# Bathtub Drain -- Without Overflow Waste Trap



## smorley (Apr 21, 2009)

An "L" or an "I" does not sound good to me a "J" Is good there has to be a place to trap water to block sewage smell.


----------



## LookoutRanch (Apr 20, 2009)

sabinh said:


> I'll introduce myself fully later, but I have a very quick question that could save me hours of work.
> 
> I've already used google to find solutions here on how to remove already set PVC pipes, installing a bathtub on a concrete floor, and tiling. I'm getting into the final stretch of a modest basement bathroom remodel and I've become a bit punchy.
> 
> ...



Let me see if I understand your situation: 

The drain pipe is directly under the tub drain hole, rather than in front of the tub, under the overflow?

As long as there's a trap underneath someplace, you should be able to jury-rig a pipe set-up that directs the overflow to your drain.
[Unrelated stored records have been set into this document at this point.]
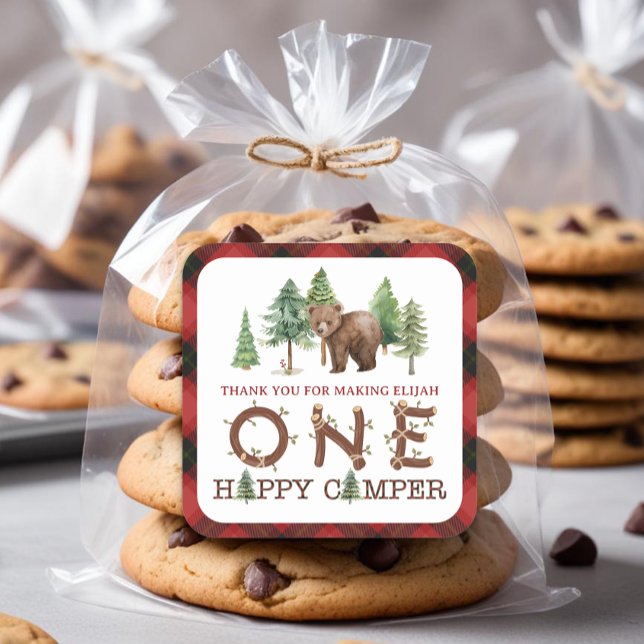 One Happy Camper Thank You Square Sticker (Party Favor Stickers)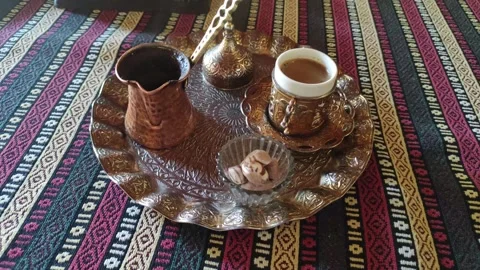 Turkish coffee set Video stock 291875837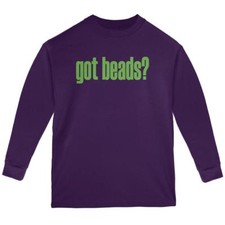 Mardi Gras Got Beads Youth Long Sleeve T Shirt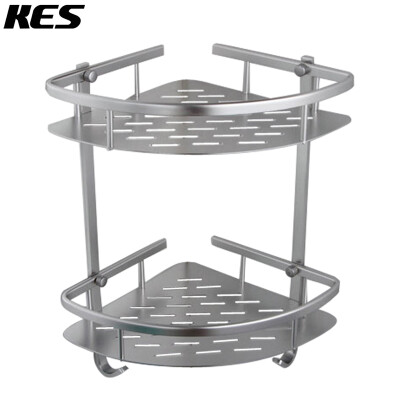

KES A4022B Aluminum Bathroom 2-Tier Corner Shelf Basket Wall Mounted, Silver Sand Sprayed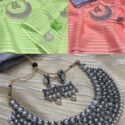 Linen Saree with Free Jewellery Set 12 Colors DPNDLS848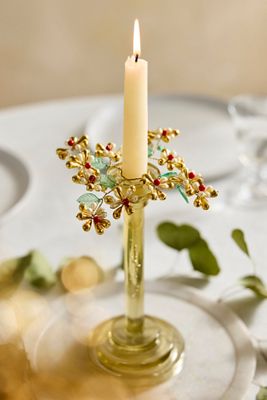 Beaded Floral Candle Wreaths, Set of 2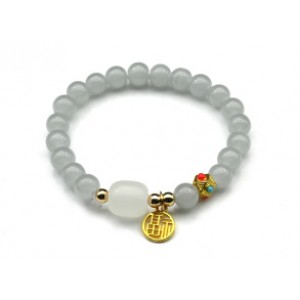 Браслет На удачу с подвеской шарик 8мм цвет дымка, 17см (иск.)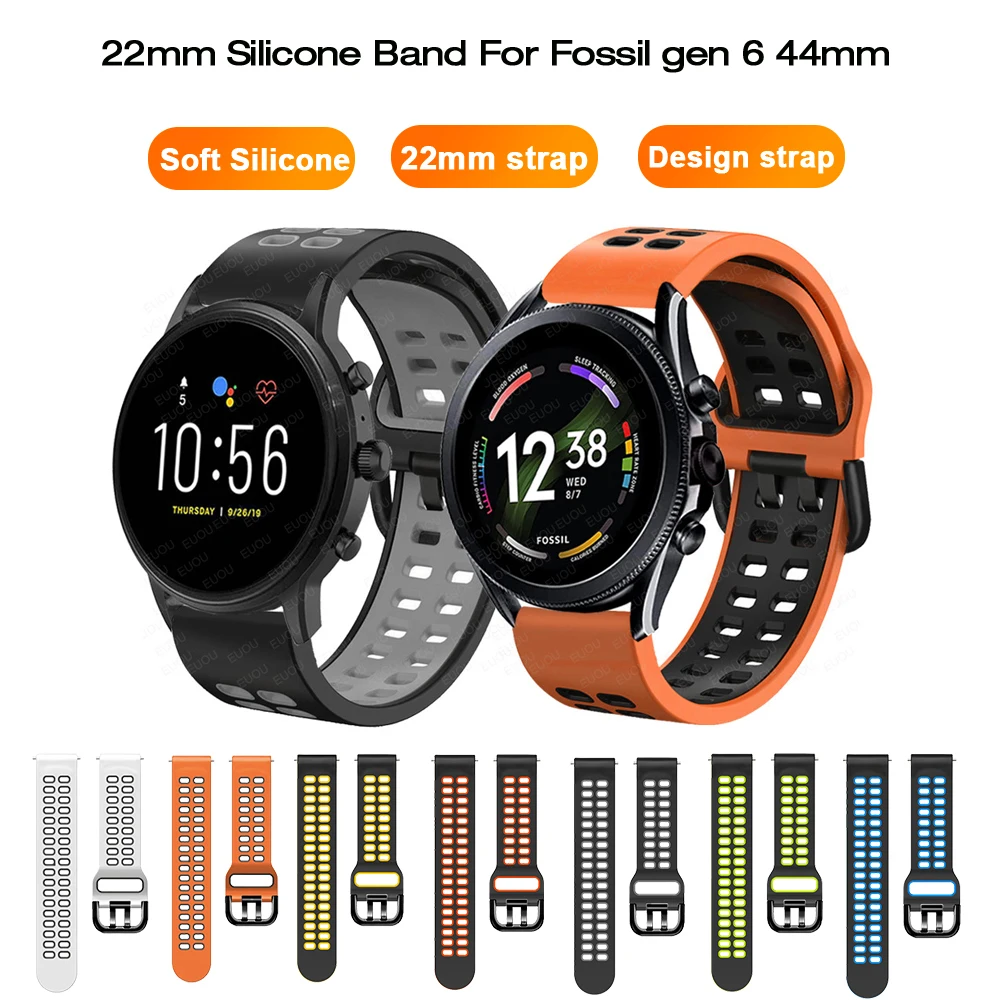 Sport Silicone Band For Fossil Gen 6 44mm Gen6 / Gen 5 5e 44mm / Gen5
It's just a reverse of the usual situation, where the drain is directed to the overflow.

But is there enough room for the fittings? Can you reach it to work on it?
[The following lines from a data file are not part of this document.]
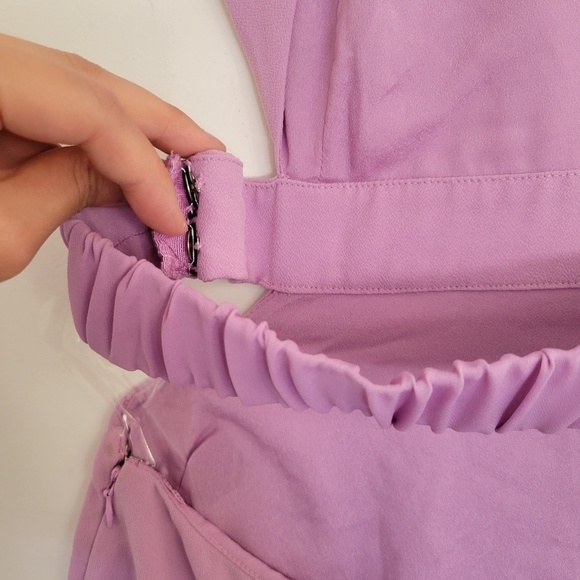 Halston Heritage Pink Halter Neck High Low Cut Out Back Midi Dress Size 2 - Picture 6 of 14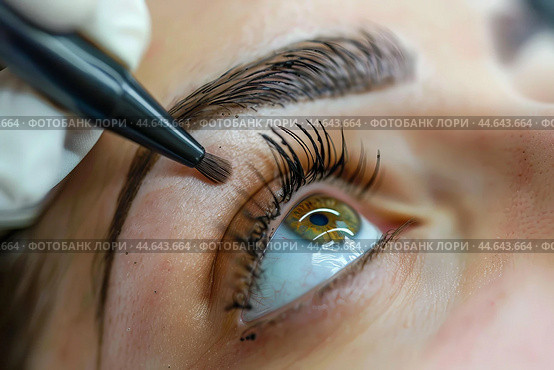 Closeup of eyebrow microblading procedure. Стоковое AI-изображение, AI-художник Иван Рябоконь / Фотобанк Лори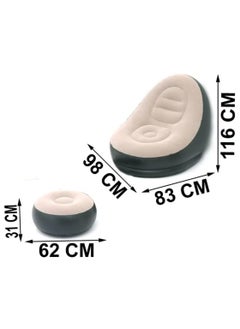 LIXES Inflatable Air Chair with Footrest Stool – Comfortable Furniture Set (Brown)  - Image 2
Is there a shower drain that would work? They're usually 2-inch, but if you could find a 1.5-inch, it might work if there's room.

Oy vey!

I'd be tempted to break up the slab in that area and reroute the drain pipe to the usual place. If you ever have to work on it in the future, you might be glad you did.


----------



## wrangler (Oct 9, 2008)

Hate it or not, just do it right! You're only asking for problems later. Like if you should ever have someone overflow the tub, get a clog, want to sell the house or an inspector catches it? It isn't _that_ hard to correct. You saved alot of money doing the work yourself, but spend the few more 
dollars to do it right or pay alot more later to have it re-done. 
JMTCW
Brett


----------



## sabinh (Apr 20, 2009)

*Thanks, guys. You are of course, right*

Thanks all for the info. I've seen the error of my ways and will fix it so the drain is installed directly beneath the overflow and not the tub drain hole.

sabinh:thumbsup:


----------



## wrangler (Oct 9, 2008)

By the way, sorry if I seemed to be sarcastic or dismissive, but often people come on here wanting justification for work already done, be it right or wrong. And while this is a DIY site, it is always in your best interest that advice is given. 
Some of us have seen many horror stories, be it electrical, plumbing, structural etc., and offer our opinions and advice based on our own experience. 
Brett


----------



## Sharonmcelrath (Feb 15, 2010)

*It is called a straight tub shoe*

Hi, I am new at this site... I stumbled accross your message when searching for the same part. My tub also does not have an overflow drain. The part you are looking for is called a *STRAIGHT TUB SHOE*. Normally it is only a threaded fitting x hub (glued joint for abs) you can also get them in different finish types for tubs that have an old style appearance and the drain is exposed. They are commonly used with the old style footed tubs. If your tub does not have an over flow you do not want to use a drain kit for a tub that has one. You still do need to attach the plumbing to a P-trap. I purchase my fittings from Central Arizona Supply. Good luck.:thumbup:



sabinh said:


> I'll introduce myself fully later, but I have a very quick question that could save me hours of work.
> 
> I've already used google to find solutions here on how to remove already set PVC pipes, installing a bathtub on a concrete floor, and tiling. I'm getting into the final stretch of a modest basement bathroom remodel and I've become a bit punchy.
> 
> ...


----------